Kirkton, A.H. & Pearson, A.M., ‘Comparison of Methods of Measuring Potassium in Pork and Lamb and Prediction of Their Composition from Sodium and Potassium’, J. Anim Sci, 22, (1963), p.125-131. AA Perkin. (1996). Analytical Methods for Atomic Absorptions Spectroscopy. page 30.
Several different techniques can be used for sample digestion and extraction of sodium and/or potassium: oven ashing, perchloric acid ashing, extraction by boiling and acidification with HNO3 as well as extraction by homogenisation in 2% trichloroacetic acid (TCA).
Results of this investigation indicated that the TCA extraction method was repeatable and simple. The recovery of known amounts of potassium showed the method to be accurate.
The results for sodium showed more variability and gave a value lower than expected by about 5%. The amount of potassium found in pork and lamb ranged between 1750 and 3070ppm and the amount of sodium to be between 350 and 700 ppm.
All solutions are prepared using deionised distilled water unless prompted otherwise.

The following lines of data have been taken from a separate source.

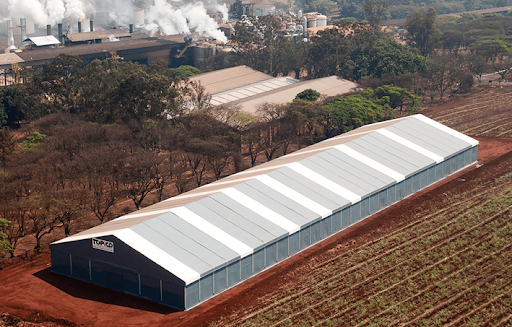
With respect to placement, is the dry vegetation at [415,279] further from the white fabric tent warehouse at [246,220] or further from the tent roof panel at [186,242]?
the tent roof panel at [186,242]

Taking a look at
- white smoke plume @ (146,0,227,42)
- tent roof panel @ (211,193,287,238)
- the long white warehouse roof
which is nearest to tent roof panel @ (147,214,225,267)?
the long white warehouse roof

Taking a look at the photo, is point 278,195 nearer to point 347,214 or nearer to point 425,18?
point 347,214

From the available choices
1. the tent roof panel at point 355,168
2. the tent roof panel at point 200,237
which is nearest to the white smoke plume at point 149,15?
the tent roof panel at point 355,168

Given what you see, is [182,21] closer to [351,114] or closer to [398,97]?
[398,97]

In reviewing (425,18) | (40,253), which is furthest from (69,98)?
(425,18)

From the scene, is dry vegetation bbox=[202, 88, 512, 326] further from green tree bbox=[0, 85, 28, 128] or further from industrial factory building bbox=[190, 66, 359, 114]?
green tree bbox=[0, 85, 28, 128]
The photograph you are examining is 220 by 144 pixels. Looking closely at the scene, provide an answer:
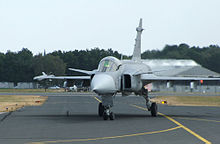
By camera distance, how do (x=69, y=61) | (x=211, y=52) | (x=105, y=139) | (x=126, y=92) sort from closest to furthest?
1. (x=105, y=139)
2. (x=126, y=92)
3. (x=211, y=52)
4. (x=69, y=61)

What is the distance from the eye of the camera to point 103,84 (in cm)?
2216

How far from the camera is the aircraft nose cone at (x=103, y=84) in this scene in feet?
71.9

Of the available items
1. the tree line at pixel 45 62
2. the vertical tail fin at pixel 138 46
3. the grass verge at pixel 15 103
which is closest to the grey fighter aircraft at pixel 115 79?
the vertical tail fin at pixel 138 46

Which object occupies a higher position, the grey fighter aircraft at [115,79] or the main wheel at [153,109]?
the grey fighter aircraft at [115,79]

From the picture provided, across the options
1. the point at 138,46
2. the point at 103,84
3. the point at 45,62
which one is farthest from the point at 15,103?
the point at 45,62

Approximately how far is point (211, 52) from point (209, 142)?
39.5 m

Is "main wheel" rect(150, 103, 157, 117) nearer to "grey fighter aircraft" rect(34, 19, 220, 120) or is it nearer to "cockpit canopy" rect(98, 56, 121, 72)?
"grey fighter aircraft" rect(34, 19, 220, 120)

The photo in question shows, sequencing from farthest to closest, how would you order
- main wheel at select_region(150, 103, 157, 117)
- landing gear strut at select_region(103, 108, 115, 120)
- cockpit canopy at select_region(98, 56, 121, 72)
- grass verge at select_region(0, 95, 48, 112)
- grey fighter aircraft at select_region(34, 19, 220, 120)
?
grass verge at select_region(0, 95, 48, 112)
main wheel at select_region(150, 103, 157, 117)
cockpit canopy at select_region(98, 56, 121, 72)
landing gear strut at select_region(103, 108, 115, 120)
grey fighter aircraft at select_region(34, 19, 220, 120)

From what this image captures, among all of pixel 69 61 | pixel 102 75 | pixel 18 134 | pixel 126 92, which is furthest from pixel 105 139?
pixel 69 61

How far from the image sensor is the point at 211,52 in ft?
172

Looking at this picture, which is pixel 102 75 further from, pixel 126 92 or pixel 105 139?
pixel 105 139

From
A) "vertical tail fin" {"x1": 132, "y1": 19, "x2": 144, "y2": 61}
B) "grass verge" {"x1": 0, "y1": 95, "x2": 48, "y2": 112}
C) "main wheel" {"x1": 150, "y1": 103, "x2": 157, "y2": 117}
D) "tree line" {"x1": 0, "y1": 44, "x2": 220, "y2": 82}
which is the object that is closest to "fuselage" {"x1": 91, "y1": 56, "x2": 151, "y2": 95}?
"main wheel" {"x1": 150, "y1": 103, "x2": 157, "y2": 117}

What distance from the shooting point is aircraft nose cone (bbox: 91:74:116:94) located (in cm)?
2192

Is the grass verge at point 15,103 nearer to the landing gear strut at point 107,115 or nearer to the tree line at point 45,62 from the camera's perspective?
the landing gear strut at point 107,115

A sample weighing between 1.5 and 3.5grams of tissue is homogenised in 150ml of 2% trichloroacetic acid (TCA), then shaken well and stored overnight at 5ºC in a sealable polypropylene container to avoid sodium plating out onto glassware.
The homogenised sample is filtered through Whatman number 40 filter paper into clean polyethylene bottles.
A 5ml aliquot of the sample is made up to 15ml with 2% TCA. This solution is then used for sodium and potassium determination.
Standards are then made for both sodium and potassium around the expected result. If unsure about the range in which the sample will be read at, the BWB Technology offers a single calibration point analysis. This can then be used to estimate an expected range of results and calibrated after this initial estimation of sample.
Standards should be aspirated in order of lowest to highest to avoid previously ran standards contaminating the further calibration standards. It should also be noted that it is of vital importance that further sample dilution is required if the concentration is coming out at over 100ppm. Whilst the BWB Flame Photometer is able to detect ion concentrations over 100ppm, interference begins to become significant in the readings over 100ppm as well as matter being deposited onto the nebuliser array which can be released in later aspirations increasing signal noise and data stability.
When Calibrating, all standard solutions should be made up with 2% TCA solution as well as a solution of 2% TCA ran as a blank to reduce chemical interferences. The blank can be run when prompted on the full range of BWB flame photometers.
Chemical interference for sodium readings can be reduced by neutralising the solution with a few drops of base solution, however it should be taken into consideration that the base selected for neutralisation should not contain any ions that can contaminate readings. If a base is used to neutralise the solution it should be added to all standards and blanks in equal proportion.